Alors l'entente a été parfaite. Simplement le tournage a été un peu triste parce que le personnage était très dramatique, l'ambiance d'Illiers, un village triste aussi et Annie était très imprégnée de tout ça, elle parlait très peu, de plus elle était préoccupée par des problèmes de texte... Son texte était assez long, très précis, presque une sorte de monologue...
Toute l'équipe a suivi le mouvement et a été prise par une sorte de recueillement. On ne parlait plus. On se déplaçait en silence. C'était très curieux. Ça a été la seule expérience de la sorte.

- Quels ont été les rapports d'Annie Girardot avec Patrick Jouané?
- Excellents, j'ai remarqué que plus le partenaire est bon, plus il est présent, et plus Patrick l'est.

- La première fois, après la lecture du rôle, comment as-tu présenté le personnage de Maria à Annie Girardot?

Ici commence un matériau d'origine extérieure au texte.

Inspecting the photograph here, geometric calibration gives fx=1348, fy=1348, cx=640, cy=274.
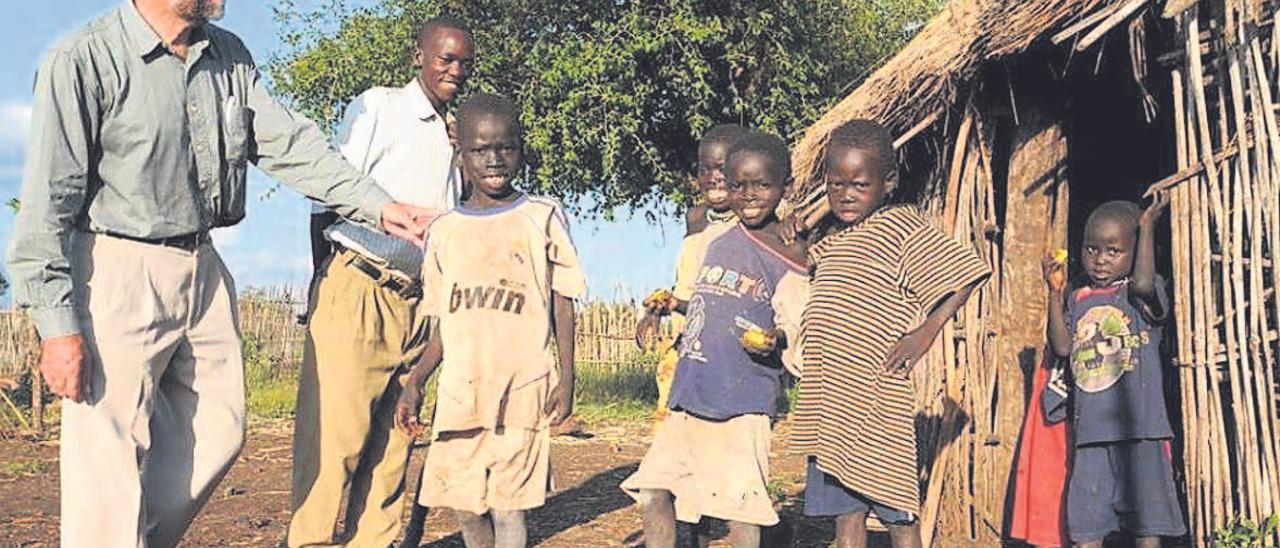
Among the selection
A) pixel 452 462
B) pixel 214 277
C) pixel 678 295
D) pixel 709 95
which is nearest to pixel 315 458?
pixel 452 462

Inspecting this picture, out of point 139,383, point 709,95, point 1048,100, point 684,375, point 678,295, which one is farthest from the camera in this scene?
point 709,95

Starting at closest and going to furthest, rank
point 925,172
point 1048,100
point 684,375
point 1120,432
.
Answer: point 684,375
point 1120,432
point 1048,100
point 925,172

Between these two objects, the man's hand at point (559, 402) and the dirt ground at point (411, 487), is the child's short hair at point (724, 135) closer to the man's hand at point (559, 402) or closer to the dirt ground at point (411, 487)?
the man's hand at point (559, 402)

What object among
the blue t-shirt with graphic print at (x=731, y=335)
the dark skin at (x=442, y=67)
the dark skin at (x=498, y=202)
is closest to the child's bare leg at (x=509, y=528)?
the dark skin at (x=498, y=202)

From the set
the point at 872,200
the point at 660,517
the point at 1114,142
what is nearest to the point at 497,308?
the point at 660,517

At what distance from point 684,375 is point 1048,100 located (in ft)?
8.44

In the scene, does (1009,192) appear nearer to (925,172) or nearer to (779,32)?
(925,172)

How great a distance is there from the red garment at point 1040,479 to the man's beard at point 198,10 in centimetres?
348

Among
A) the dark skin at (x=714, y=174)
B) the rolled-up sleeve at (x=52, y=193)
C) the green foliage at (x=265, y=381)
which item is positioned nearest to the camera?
the rolled-up sleeve at (x=52, y=193)

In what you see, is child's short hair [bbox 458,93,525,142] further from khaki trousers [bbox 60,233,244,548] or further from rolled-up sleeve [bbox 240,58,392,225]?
khaki trousers [bbox 60,233,244,548]

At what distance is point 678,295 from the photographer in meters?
5.38

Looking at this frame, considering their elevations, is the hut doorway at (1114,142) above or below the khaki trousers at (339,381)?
above

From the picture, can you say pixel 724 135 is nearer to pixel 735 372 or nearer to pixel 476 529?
pixel 735 372

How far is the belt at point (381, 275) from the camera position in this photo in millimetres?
4754
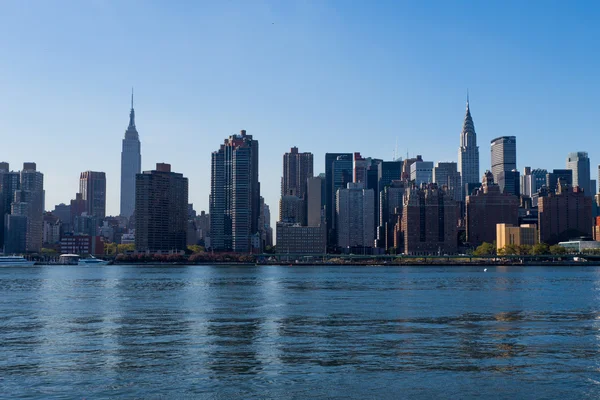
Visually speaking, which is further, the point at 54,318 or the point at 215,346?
the point at 54,318

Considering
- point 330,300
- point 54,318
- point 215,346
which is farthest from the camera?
point 330,300

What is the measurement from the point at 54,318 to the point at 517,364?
44.5 m

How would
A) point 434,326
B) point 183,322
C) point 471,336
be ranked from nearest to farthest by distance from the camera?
point 471,336 → point 434,326 → point 183,322

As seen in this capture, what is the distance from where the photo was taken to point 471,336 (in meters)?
54.4

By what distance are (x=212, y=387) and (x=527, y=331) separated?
30459 millimetres

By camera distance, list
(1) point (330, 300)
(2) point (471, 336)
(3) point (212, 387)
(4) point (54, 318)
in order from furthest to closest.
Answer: (1) point (330, 300), (4) point (54, 318), (2) point (471, 336), (3) point (212, 387)

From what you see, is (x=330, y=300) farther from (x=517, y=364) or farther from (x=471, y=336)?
(x=517, y=364)

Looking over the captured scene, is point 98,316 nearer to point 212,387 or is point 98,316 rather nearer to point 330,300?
point 330,300

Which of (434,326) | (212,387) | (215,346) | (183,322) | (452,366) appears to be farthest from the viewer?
(183,322)

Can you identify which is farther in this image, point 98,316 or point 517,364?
point 98,316

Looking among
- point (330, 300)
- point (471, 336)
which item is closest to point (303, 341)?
point (471, 336)

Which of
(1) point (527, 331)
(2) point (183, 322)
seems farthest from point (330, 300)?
(1) point (527, 331)

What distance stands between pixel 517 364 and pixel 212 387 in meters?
18.0

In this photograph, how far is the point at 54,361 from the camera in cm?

- Je lui ai dit une chose précise. Il y a deux Annie Girardot, une que j'aime beaucoup, c'est l'Annie Girardot douce, brisée, de Rocco et ses frères et l'Annie Girardot qui parle vite avec un ton saccadé et qui bouscule ses mots; ce n'est pas celle-là que je veux... Maria, c'est la douceur, la tendresse, quelqu'un de brisé, mais qui essaie de sourire, et je n'ai pas eu grand-chose d'autre à lui dire... Annie parle très peu. Elle a dit une seule chose de son personnage : « J'espère que ce sera émouvant.